No More Caesars

Photo by Frans Van Heerden on

Greetings on this the Thursday of the Sixth Week in Ordinary Time
Readings: Gn 9:1-13; Ps 102:16-18, 19-21, 29 and 22-23; Mk 8:27-33
Notes: The region of Caesarea Philippi was considered a place of religious observances by Greek and Roman alike. It was so named by Herod Philip (son of Herod the Great). Caesar Philip is its meaning.

Jesus, meek and mild, goes there and sets his example in contrast to the kingdoms and religions of the world.

  • Not the deities of the Greek pantheon.
  • Not the powerful of the Roman Caesars.
  • Not the civil royalty of the Jews (non-davidic).

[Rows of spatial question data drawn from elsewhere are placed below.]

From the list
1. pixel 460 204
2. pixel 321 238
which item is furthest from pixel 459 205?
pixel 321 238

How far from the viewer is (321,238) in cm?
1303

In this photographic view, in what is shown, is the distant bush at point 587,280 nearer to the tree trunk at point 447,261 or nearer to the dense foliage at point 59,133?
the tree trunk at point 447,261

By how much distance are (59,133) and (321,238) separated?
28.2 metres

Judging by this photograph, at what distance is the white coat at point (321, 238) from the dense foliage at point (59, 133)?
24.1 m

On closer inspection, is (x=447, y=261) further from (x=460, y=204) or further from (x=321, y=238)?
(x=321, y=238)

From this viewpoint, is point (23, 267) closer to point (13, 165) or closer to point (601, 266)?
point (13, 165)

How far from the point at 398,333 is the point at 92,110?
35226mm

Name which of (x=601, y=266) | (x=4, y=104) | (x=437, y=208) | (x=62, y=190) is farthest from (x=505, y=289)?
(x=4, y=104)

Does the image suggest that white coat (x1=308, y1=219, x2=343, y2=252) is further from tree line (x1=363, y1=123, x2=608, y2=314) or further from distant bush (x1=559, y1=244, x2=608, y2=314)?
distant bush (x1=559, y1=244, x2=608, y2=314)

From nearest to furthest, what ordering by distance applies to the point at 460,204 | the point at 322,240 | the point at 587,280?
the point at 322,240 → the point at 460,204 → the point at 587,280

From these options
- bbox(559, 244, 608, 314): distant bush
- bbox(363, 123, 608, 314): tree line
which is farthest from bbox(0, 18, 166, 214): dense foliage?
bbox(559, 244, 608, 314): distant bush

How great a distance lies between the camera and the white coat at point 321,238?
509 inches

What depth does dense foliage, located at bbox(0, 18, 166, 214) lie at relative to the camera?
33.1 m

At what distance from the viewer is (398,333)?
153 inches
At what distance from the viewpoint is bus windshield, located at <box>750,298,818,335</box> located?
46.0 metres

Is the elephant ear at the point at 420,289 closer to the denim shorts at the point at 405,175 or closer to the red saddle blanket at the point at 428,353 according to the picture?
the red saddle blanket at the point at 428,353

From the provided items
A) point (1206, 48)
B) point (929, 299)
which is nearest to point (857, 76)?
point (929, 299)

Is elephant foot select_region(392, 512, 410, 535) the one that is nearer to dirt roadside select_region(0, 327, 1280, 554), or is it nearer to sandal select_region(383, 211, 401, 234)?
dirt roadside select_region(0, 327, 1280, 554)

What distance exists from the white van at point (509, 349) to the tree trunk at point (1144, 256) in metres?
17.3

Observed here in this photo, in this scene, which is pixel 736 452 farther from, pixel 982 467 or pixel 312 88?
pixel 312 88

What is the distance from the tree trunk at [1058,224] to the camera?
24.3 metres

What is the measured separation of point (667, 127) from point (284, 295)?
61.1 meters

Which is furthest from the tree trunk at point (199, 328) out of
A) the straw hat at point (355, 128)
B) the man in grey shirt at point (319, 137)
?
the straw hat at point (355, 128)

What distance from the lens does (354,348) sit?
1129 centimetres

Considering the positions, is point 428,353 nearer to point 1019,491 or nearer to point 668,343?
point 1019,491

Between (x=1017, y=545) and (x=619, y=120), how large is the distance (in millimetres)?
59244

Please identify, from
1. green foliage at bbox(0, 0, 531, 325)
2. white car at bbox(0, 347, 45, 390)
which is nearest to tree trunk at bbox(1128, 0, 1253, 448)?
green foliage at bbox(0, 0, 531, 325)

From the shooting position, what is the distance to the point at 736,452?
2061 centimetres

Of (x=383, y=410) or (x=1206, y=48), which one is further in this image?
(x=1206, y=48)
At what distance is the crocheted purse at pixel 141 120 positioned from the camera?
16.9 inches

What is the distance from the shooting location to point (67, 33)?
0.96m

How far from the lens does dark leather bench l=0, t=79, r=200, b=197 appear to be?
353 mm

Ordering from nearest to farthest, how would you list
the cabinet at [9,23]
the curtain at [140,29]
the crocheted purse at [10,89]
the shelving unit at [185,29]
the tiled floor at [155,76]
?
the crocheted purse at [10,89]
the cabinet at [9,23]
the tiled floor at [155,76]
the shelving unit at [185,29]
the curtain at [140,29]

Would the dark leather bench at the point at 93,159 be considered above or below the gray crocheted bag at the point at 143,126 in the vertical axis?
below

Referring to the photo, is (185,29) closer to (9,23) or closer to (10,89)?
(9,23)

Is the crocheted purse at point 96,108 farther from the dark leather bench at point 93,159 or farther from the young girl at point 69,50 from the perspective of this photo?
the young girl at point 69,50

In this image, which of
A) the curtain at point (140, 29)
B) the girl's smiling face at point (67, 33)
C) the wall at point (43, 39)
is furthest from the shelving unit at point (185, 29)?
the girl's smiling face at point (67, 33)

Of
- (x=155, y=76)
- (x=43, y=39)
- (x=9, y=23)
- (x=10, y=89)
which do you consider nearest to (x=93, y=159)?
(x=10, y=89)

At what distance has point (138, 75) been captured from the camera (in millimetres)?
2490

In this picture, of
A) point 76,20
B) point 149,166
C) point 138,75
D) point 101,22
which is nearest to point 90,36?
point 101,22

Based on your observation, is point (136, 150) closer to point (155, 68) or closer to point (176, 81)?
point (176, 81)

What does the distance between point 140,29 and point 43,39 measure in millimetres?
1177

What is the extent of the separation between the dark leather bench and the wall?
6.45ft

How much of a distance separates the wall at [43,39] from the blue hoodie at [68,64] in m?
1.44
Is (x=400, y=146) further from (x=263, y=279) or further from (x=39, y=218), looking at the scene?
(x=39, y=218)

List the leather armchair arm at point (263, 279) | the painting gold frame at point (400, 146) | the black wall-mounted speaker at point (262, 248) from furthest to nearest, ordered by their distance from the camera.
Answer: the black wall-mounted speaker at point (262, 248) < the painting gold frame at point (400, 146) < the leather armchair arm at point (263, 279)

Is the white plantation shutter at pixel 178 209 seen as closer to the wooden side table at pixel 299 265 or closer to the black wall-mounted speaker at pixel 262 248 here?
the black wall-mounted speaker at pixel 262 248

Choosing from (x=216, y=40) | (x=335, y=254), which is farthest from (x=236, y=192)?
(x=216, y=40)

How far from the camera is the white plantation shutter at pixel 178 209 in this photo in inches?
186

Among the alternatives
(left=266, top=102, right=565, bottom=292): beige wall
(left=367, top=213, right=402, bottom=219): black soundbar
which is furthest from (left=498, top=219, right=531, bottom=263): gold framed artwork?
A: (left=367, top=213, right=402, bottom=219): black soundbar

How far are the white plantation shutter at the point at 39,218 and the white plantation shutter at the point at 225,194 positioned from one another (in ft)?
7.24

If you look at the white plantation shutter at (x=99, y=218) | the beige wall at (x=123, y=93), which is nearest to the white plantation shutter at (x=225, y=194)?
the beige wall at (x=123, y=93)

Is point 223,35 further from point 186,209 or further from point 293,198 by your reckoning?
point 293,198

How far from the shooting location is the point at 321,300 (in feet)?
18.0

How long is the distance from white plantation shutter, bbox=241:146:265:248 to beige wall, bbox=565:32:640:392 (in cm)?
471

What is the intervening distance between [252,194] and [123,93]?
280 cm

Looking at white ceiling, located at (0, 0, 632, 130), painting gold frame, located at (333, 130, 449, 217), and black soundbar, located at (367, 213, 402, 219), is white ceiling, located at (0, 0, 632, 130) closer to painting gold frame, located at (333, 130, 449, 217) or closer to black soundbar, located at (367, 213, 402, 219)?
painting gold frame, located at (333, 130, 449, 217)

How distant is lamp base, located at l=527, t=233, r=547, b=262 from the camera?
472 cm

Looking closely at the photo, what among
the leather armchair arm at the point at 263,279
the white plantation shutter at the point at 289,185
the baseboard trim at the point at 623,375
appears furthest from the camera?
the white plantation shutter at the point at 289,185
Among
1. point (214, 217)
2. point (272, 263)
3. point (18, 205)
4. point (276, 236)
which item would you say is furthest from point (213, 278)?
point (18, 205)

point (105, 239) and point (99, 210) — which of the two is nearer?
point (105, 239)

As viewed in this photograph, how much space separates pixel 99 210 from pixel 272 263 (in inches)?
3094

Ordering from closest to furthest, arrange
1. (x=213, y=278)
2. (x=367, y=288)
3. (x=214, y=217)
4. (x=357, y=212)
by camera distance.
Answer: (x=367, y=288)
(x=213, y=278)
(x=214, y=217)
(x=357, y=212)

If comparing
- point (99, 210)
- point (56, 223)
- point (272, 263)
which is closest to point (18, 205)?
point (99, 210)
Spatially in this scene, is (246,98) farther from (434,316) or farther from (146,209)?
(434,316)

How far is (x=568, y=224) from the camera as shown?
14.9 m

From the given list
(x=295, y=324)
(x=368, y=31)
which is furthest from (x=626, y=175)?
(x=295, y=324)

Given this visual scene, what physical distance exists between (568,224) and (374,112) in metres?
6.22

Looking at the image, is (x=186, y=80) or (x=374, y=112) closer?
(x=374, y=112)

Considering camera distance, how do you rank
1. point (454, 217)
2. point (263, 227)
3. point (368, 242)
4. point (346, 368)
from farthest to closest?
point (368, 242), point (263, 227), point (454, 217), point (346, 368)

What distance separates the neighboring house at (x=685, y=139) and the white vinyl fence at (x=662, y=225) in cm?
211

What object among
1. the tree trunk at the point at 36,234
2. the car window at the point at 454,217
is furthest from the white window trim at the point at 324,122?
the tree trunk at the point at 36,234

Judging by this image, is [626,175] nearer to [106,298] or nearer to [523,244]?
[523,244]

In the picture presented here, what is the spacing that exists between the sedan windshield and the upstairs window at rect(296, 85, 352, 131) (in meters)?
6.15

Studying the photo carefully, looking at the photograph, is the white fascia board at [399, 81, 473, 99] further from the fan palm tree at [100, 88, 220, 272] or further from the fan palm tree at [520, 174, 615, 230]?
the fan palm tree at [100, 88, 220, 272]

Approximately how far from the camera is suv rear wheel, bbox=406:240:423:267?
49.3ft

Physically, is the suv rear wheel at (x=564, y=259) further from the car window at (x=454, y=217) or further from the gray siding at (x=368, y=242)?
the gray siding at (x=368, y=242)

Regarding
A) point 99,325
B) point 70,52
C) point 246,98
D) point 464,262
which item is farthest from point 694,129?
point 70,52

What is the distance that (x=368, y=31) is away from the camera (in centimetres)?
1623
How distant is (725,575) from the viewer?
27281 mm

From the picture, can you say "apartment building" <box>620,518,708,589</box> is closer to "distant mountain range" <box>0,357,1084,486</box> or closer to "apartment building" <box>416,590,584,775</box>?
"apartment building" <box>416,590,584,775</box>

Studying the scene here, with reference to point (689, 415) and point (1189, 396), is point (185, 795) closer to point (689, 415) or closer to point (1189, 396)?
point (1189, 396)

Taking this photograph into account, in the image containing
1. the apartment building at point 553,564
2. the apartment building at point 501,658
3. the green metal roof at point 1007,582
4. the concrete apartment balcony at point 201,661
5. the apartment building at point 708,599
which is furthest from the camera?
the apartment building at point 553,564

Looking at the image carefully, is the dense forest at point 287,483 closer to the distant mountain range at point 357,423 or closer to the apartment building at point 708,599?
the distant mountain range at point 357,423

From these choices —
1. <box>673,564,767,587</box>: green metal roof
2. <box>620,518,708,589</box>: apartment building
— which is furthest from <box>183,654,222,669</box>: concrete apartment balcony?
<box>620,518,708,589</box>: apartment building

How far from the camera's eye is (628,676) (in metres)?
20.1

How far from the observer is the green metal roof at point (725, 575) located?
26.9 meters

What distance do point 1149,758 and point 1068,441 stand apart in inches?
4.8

Jesus, Messiah, meek and mild.

He began to teach them that the Son of Man must suffer greatly and be rejected by the elders, the chief priests, and the scribes, and be killed, and rise after three days. He spoke this openly.

God is not at war with us.
He has set his bow in the clouds.
He has come to save us.

A geography of Caesarea Philippi can be found here:

First reading
I set my bow in the clouds to serve as a sign of the covenant between me and the earth.

Responsorial Psalm
From heaven the Lord looks down on the earth.

Alleluia Verse
Your words, Lord, are Spirit and life; you have the words of everlasting life (Jn 6:63c, 68c).

Gospel Portion
Jesus and his disciples set out for the villages of Caesarea Philippi.

“But who do you say that I am?” Peter said to him in reply, “You are the Christ.”